In Brum itself, a student was stabbed to death in his high school by three armed individuals, at least one of whom was not a fellow student. They had returned to the school after violent interaction with classmates of the victim that morning, of which the principal was apprised before the later stabbing. The three assailants, visibly armed, returned unimpeded by school officials to the school and stabbed the plaintiff's son. The mother brought suit against the town and several town and school officials alleging that they were negligent in failing to maintain adequate security measures at the school and in failing to protect her son in the face of a known threat. These claims were barred by § 10(j ).
Were Serrell injured by the inmate Brown rather than by the affirmative action of the intervening correctional officers, her claim as to the officers might well fail under § 10(j ), were it not for the exception to immunity provided in § 10(j )(2), which we shall discuss below. However, her claim of affirmative acts by the correctional officers bears more resemblance to the claim against the probation officer for negligently recommending a sexual predator for a job, not barred by § 10(j ), in Bonnie W. v. Commonwealth, 419 Mass. at 126, 643 N.E.2d 424, than it does to the various claims of failures to prevent or diminish harm done by third parties barred by § 10(j ) discussed in our cases. We need not rest our decision on this basis alone, however, for even if Serrell's claim against the officers were otherwise barred by § 10(j ), the exception to immunity for claims “based upon the intervention of a public employee which causes injury to the victim or places the victim in a worse position than he was in before the intervention [,]” G.L. c. 258, § 10(j )(2), would come into play.

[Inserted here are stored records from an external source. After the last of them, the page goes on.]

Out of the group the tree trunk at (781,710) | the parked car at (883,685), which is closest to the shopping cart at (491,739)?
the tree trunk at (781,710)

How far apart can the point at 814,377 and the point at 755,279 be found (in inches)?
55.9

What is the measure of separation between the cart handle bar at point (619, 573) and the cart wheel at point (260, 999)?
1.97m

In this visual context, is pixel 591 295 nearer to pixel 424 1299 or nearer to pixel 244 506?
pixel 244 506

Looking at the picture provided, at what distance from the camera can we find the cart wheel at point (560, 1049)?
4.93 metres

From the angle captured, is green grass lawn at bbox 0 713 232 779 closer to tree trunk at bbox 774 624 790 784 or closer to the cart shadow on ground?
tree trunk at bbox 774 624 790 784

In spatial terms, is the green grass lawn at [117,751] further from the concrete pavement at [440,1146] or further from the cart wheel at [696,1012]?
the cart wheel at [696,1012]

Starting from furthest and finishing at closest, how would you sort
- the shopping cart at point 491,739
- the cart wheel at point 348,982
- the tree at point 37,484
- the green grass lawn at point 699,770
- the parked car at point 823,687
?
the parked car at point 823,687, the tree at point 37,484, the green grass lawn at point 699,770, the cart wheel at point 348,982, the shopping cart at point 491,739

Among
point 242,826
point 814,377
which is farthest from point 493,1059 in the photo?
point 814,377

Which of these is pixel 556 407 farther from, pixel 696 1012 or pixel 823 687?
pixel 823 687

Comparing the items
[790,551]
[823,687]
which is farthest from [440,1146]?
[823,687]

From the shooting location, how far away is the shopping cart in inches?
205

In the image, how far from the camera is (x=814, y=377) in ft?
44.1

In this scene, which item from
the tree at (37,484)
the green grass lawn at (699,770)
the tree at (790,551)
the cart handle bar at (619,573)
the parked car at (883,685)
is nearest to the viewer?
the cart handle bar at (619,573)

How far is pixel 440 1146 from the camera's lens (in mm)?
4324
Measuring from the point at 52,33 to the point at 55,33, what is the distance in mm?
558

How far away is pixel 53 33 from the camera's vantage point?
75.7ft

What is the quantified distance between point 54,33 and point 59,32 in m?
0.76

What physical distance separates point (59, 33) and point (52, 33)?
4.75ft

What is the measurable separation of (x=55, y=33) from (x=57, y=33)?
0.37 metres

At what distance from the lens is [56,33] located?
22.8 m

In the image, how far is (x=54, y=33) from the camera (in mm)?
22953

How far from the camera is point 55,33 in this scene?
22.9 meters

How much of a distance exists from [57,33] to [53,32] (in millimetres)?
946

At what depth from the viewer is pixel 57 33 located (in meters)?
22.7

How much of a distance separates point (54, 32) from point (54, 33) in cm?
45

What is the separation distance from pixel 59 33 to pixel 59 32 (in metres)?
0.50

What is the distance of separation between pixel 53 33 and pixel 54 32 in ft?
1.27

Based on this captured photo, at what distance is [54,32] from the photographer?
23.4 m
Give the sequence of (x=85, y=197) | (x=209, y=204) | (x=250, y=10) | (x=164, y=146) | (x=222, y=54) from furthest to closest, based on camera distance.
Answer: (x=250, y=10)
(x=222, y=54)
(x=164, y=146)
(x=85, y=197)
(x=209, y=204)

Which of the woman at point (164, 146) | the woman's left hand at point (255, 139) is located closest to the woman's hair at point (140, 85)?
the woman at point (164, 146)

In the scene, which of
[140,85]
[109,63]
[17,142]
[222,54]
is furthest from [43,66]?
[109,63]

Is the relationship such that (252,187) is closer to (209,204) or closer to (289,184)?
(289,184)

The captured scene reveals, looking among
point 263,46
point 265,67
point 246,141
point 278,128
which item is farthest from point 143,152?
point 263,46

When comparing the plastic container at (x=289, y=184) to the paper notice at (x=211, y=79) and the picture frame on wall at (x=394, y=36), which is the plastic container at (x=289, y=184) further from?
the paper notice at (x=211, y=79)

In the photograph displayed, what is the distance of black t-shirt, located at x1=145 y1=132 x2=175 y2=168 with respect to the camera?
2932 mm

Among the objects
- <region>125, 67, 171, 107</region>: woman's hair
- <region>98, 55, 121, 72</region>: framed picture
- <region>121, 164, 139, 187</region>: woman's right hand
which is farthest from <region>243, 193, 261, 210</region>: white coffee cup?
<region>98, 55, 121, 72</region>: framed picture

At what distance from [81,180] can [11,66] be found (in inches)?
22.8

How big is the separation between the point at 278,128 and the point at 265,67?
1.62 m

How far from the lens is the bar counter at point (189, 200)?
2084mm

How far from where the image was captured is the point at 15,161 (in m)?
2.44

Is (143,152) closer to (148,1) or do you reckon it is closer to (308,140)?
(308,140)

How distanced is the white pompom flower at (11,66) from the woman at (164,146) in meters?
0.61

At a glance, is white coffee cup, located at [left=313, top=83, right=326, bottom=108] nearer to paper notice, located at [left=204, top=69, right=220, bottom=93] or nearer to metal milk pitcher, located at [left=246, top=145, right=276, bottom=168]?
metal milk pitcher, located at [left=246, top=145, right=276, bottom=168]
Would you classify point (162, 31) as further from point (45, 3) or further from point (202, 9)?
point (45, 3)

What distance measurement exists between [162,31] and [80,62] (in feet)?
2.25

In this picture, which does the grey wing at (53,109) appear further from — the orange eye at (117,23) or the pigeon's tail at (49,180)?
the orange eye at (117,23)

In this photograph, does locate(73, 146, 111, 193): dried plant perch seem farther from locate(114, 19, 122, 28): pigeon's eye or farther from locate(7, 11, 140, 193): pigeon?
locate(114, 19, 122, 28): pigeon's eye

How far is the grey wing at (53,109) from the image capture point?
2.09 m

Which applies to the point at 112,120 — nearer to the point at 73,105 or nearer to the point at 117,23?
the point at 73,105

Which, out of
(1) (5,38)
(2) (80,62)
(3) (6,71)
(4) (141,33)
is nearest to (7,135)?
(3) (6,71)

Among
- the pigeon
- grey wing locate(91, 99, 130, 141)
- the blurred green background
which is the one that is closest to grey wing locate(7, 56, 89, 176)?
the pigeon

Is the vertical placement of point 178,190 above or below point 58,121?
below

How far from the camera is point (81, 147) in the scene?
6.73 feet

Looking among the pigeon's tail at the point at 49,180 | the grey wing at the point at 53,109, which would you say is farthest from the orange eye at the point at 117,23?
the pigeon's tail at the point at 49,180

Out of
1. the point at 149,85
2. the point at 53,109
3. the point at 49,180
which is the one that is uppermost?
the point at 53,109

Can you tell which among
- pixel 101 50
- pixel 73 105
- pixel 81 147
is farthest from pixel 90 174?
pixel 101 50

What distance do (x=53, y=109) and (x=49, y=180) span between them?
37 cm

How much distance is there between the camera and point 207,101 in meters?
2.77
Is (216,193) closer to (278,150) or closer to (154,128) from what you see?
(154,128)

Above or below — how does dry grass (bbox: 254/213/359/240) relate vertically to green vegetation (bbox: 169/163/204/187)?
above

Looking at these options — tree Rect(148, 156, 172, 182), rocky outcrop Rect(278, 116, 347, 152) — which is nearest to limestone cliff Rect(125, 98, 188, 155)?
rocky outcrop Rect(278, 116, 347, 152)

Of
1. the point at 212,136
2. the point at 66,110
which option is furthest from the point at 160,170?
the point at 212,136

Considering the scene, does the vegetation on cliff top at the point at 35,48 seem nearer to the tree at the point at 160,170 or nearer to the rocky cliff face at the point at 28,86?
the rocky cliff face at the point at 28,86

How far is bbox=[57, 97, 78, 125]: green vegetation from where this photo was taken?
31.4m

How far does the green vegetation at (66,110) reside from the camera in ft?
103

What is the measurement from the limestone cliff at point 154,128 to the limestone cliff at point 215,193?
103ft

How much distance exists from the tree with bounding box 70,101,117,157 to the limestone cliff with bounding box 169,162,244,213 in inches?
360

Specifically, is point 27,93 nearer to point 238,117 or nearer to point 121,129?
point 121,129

The Superior Court judge rejected Serrell's contention that the exclusion found in § 10(j )(2) precludes summary judgment for the defendant, stating that Serrell “has not produced any evidence to substantiate her allegation that the correctional officers' intervention was carried out in a negligent manner which increased the risk of harm to her.” The record discloses, however, that the plaintiff did produce evidence which fits the § 10(j )(2) exclusion, i.e., that the officers' intervention exacerbated the situation to her detriment and, ultimately, her harm. She stated in answer to interrogatories that the officers pushed the iron gate against her while subduing Brown. Whether this course of conduct was necessary in order to rescue Brown's girlfriend and subdue Brown, and thus in the exercise of due care, or whether Brown's girlfriend could have been rescued and Brown subdued without placing bystanders at such risk of harm is a question left for the jury to decide. We read the facts in the light most favorable to Serrell, who was not required to do more in resisting summary judgment; the defendant did not meet its burden of showing that Serrell has no reasonable expectation of proving an essential element of her case at trial. See Kourouvacilis v. General Motors Corp., 410 Mass. 706, 716, 575 N.E.2d 734 (1991). Summary judgment should not have been granted.
In view of this, we need not reach the question of whether the trial court judge abused her discretion in denying Serrell's motion under Mass.R.Civ.P. 56(f) for additional time for discovery. Insofar as one theory of negligence which Serrell alleged (negligent intervention), is not barred by either § 10(b ) or § 10(j ), a reasonable time for further discovery on this theory should be permitted.
2. The Superior Court judge correctly determined that the county, as the public employer under G.L. c. 258, § 2, would be liable for any negligent acts committed by the sheriff within the scope of his employment.